*УСЛОВИЯ ЗАДАЧИ*
Воспроизведите без изменений строки от строки, содержащей «this 732×549 image.», до строки, содержащей «cracked asphalt [1, 408, 512, 512]», включая обе. Изображения в ответ не включайте.

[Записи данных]
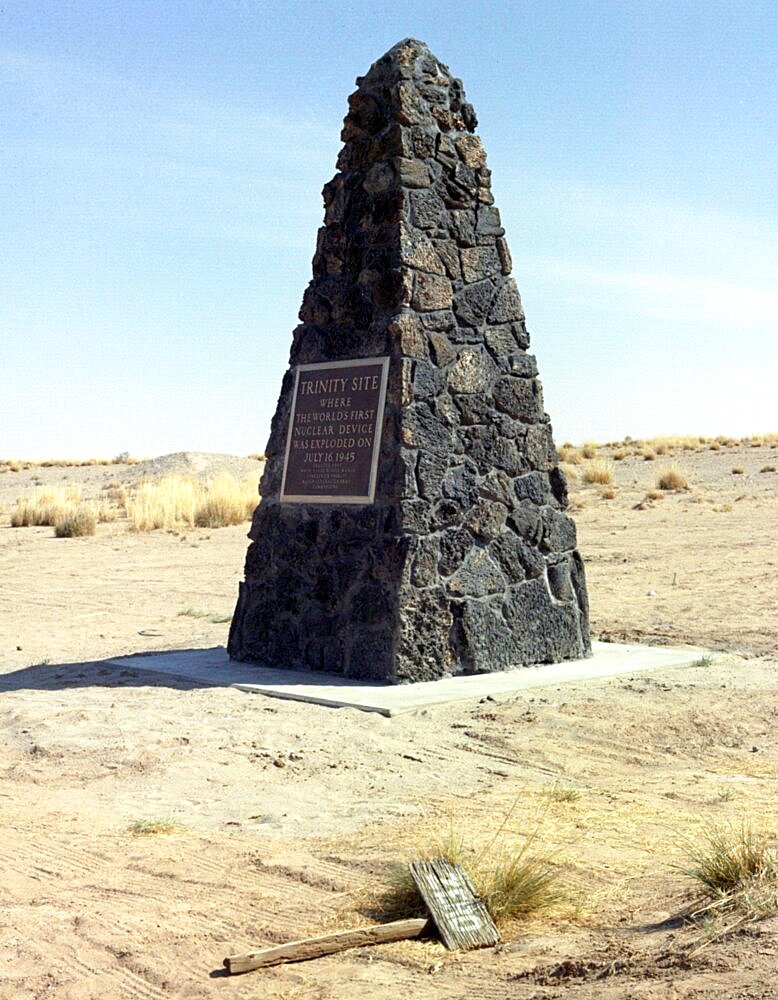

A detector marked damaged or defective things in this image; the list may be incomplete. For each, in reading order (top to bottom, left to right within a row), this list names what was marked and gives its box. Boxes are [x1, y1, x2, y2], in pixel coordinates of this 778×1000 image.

broken wooden stake [224, 916, 428, 972]
broken wooden stake [410, 860, 500, 952]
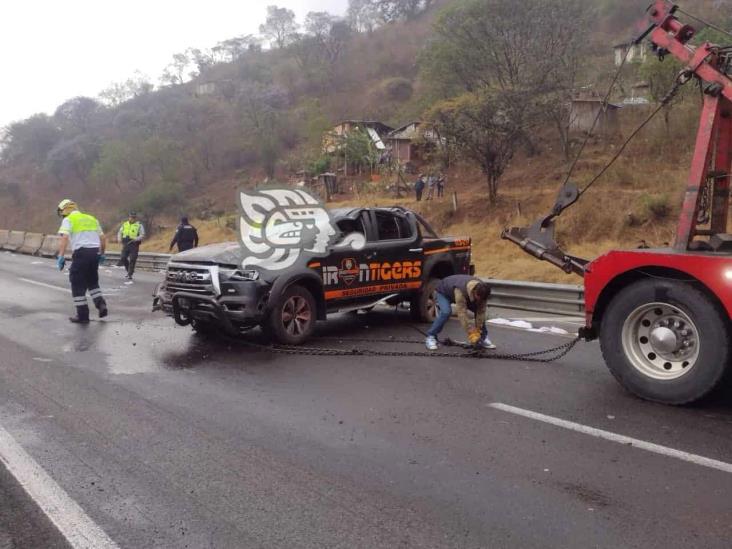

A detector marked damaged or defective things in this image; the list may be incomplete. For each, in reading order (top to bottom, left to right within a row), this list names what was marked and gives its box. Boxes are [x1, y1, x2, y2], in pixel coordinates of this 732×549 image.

damaged pickup truck [154, 206, 474, 342]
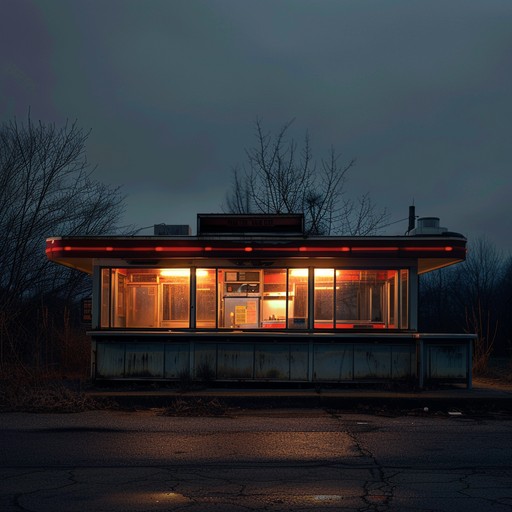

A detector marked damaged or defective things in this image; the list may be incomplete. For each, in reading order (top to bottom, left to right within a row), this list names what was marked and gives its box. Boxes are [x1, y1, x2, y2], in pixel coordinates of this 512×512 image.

cracked asphalt [1, 408, 512, 512]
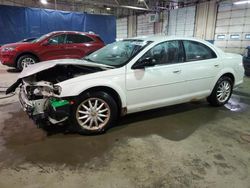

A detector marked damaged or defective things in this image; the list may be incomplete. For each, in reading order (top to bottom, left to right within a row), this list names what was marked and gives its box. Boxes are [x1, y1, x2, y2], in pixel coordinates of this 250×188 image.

collision damage [6, 59, 110, 125]
crumpled hood [19, 58, 112, 78]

*РЕЗУЛЬТАТ*
A detector marked damaged or defective things in this image; the list may be incomplete. For each, in reading order (top to bottom, left to right within a row), this list names what was marked and gives its box. Boxes are [x1, y1, x2, y2], in pixel coordinates of this 732×549 image.

damaged pickup truck [154, 206, 474, 342]

A detector marked damaged or defective things in this image; the list may be incomplete. For each, in reading order (top to bottom, left to right within a row), this list names what was marked and gives its box. Boxes are [x1, y1, x2, y2], in pixel coordinates of this 512×512 image.

cracked asphalt [1, 408, 512, 512]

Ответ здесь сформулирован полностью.